Please turn the records, starting at the line that contains "Is (705,539) further" and ending at the last line of the records, into a numbered list with blank lines left out.

○ ○ ○

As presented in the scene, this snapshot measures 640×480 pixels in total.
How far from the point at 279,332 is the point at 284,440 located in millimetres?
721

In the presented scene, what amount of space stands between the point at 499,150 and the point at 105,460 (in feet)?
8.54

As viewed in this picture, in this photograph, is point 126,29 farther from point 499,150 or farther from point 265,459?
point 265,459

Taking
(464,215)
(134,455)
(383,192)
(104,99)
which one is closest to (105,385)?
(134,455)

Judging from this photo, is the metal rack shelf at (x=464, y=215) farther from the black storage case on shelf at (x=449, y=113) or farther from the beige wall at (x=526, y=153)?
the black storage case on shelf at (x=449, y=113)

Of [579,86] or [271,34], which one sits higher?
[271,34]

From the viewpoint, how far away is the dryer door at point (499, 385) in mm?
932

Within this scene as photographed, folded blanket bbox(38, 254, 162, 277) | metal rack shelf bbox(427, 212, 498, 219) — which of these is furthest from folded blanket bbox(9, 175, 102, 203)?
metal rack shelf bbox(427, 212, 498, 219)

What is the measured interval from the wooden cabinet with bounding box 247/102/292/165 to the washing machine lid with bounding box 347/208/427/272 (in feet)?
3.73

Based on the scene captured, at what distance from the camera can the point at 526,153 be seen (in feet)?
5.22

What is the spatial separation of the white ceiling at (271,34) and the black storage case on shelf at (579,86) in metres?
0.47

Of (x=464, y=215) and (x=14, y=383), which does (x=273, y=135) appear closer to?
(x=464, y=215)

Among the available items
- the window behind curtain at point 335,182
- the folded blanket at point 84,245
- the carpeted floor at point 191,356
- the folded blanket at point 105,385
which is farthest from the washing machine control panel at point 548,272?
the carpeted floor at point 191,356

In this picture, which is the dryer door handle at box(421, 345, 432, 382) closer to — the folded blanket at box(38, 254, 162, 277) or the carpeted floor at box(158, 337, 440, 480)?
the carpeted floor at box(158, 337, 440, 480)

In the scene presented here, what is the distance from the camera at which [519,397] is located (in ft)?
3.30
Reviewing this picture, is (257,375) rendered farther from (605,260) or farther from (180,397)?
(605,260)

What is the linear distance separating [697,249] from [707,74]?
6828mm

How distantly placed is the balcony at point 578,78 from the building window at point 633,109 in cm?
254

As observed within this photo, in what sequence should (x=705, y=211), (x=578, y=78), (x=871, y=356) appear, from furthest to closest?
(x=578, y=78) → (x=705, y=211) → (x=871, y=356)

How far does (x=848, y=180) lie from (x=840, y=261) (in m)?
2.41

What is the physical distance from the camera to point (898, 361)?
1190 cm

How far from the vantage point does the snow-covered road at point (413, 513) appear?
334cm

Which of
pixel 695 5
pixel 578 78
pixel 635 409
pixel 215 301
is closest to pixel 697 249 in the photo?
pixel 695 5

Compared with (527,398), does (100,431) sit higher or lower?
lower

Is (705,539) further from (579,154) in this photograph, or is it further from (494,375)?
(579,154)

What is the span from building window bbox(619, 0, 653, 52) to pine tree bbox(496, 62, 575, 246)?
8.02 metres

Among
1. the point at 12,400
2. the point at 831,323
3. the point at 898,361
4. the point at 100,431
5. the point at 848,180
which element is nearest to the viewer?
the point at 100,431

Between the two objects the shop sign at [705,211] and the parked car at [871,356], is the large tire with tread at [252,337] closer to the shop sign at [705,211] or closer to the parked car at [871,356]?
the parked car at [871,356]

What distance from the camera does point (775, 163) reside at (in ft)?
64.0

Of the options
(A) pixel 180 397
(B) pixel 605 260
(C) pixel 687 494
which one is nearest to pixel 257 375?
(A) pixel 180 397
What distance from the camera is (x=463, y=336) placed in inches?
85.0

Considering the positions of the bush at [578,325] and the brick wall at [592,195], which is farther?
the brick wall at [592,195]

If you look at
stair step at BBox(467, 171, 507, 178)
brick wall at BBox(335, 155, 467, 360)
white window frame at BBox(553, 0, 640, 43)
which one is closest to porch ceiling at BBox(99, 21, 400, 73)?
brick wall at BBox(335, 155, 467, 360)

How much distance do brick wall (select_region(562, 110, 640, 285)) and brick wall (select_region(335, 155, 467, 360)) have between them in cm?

○ ○ ○

### Exercise result
1. Is (705,539) further from (579,154) in this photograph, or is it further from (494,375)?
2. (579,154)
3. What is the span from building window bbox(619, 0, 653, 52) to pine tree bbox(496, 62, 575, 246)?
4. 8.02 metres
5. Among
6. 1. the point at 12,400
7. 2. the point at 831,323
8. 3. the point at 898,361
9. 4. the point at 100,431
10. 5. the point at 848,180
11. which element is nearest to the viewer?
12. the point at 100,431
13. Between the two objects the shop sign at [705,211] and the parked car at [871,356], is the large tire with tread at [252,337] closer to the shop sign at [705,211] or closer to the parked car at [871,356]?
14. the parked car at [871,356]
15. What distance from the camera does point (775, 163) reside at (in ft)?
16. 64.0
17. Of the options
18. (A) pixel 180 397
19. (B) pixel 605 260
20. (C) pixel 687 494
21. which one is nearest to pixel 257 375?
22. (A) pixel 180 397
23. What distance from the camera is (x=463, y=336) placed in inches?
24. 85.0
25. Considering the positions of the bush at [578,325] and the brick wall at [592,195], which is farther?
26. the brick wall at [592,195]
27. If you look at
28. stair step at BBox(467, 171, 507, 178)
29. brick wall at BBox(335, 155, 467, 360)
30. white window frame at BBox(553, 0, 640, 43)
31. which one is closest to porch ceiling at BBox(99, 21, 400, 73)?
32. brick wall at BBox(335, 155, 467, 360)
33. How much distance do brick wall (select_region(562, 110, 640, 285)) and brick wall (select_region(335, 155, 467, 360)) have between them in cm?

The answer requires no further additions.